### Task prompt
Please copy every line of the listing below word for word.

==== Supplied records

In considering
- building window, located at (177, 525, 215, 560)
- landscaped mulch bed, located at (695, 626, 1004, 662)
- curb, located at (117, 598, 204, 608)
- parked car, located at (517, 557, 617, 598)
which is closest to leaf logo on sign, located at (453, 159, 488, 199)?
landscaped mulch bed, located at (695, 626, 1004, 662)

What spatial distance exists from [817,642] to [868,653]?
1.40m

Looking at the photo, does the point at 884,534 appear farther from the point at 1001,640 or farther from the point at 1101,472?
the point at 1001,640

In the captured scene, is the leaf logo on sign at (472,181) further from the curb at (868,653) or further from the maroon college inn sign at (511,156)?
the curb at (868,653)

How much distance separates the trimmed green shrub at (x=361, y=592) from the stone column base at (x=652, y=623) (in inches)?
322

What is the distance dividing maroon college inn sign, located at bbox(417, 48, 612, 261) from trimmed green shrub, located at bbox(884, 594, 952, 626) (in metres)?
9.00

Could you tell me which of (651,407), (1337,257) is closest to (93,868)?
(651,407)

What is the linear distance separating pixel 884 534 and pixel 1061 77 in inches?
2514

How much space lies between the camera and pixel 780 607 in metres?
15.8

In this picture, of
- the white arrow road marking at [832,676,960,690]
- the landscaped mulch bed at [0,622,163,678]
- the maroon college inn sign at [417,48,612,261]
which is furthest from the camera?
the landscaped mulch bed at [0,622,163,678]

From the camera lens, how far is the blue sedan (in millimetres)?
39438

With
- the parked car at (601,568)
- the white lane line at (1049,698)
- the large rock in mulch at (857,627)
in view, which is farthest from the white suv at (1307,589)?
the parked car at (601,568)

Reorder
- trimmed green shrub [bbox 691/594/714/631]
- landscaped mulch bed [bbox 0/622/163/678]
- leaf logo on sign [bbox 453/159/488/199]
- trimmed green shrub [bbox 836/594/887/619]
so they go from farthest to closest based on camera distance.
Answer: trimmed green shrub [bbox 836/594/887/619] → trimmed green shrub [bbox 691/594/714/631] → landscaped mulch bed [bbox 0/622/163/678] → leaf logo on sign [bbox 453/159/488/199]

========

### Worked solution
In considering
- building window, located at (177, 525, 215, 560)
- landscaped mulch bed, located at (695, 626, 1004, 662)
- curb, located at (117, 598, 204, 608)
- parked car, located at (517, 557, 617, 598)
which is closest to leaf logo on sign, located at (453, 159, 488, 199)?
landscaped mulch bed, located at (695, 626, 1004, 662)

What spatial distance exists from [817,642] to [868,653]?
1.40m

Looking at the photo, does the point at 884,534 appear farther from the point at 1001,640 or farther from the point at 1101,472?
the point at 1001,640

In the captured scene, is the leaf logo on sign at (472,181) further from the curb at (868,653) or further from the maroon college inn sign at (511,156)?
the curb at (868,653)

How much distance separates the trimmed green shrub at (x=361, y=592) from the stone column base at (x=652, y=623) (in inches)?
322

What is the distance dividing maroon college inn sign, located at bbox(417, 48, 612, 261) from trimmed green shrub, located at bbox(884, 594, 952, 626) (in metres)?
9.00

Could you tell me which of (651,407), (1337,257) is closest to (93,868)?
(651,407)

What is the linear distance separating pixel 884 534 and pixel 1061 77 in inches?
2514

How much space lies between the camera and pixel 780 607 in metres?
15.8

In this picture, of
- the white arrow road marking at [832,676,960,690]
- the landscaped mulch bed at [0,622,163,678]
- the maroon college inn sign at [417,48,612,261]
which is furthest from the camera?
the landscaped mulch bed at [0,622,163,678]

From the camera lens, how far is the blue sedan (in millimetres)?
39438

With
- the parked car at (601,568)
- the white lane line at (1049,698)
- the large rock in mulch at (857,627)
in view, which is farthest from the white suv at (1307,589)?
the parked car at (601,568)

Reorder
- trimmed green shrub [bbox 691/594/714/631]
- landscaped mulch bed [bbox 0/622/163/678]
- leaf logo on sign [bbox 453/159/488/199]
- trimmed green shrub [bbox 836/594/887/619]
so they go from farthest to closest based on camera distance.
Answer: trimmed green shrub [bbox 836/594/887/619] → trimmed green shrub [bbox 691/594/714/631] → landscaped mulch bed [bbox 0/622/163/678] → leaf logo on sign [bbox 453/159/488/199]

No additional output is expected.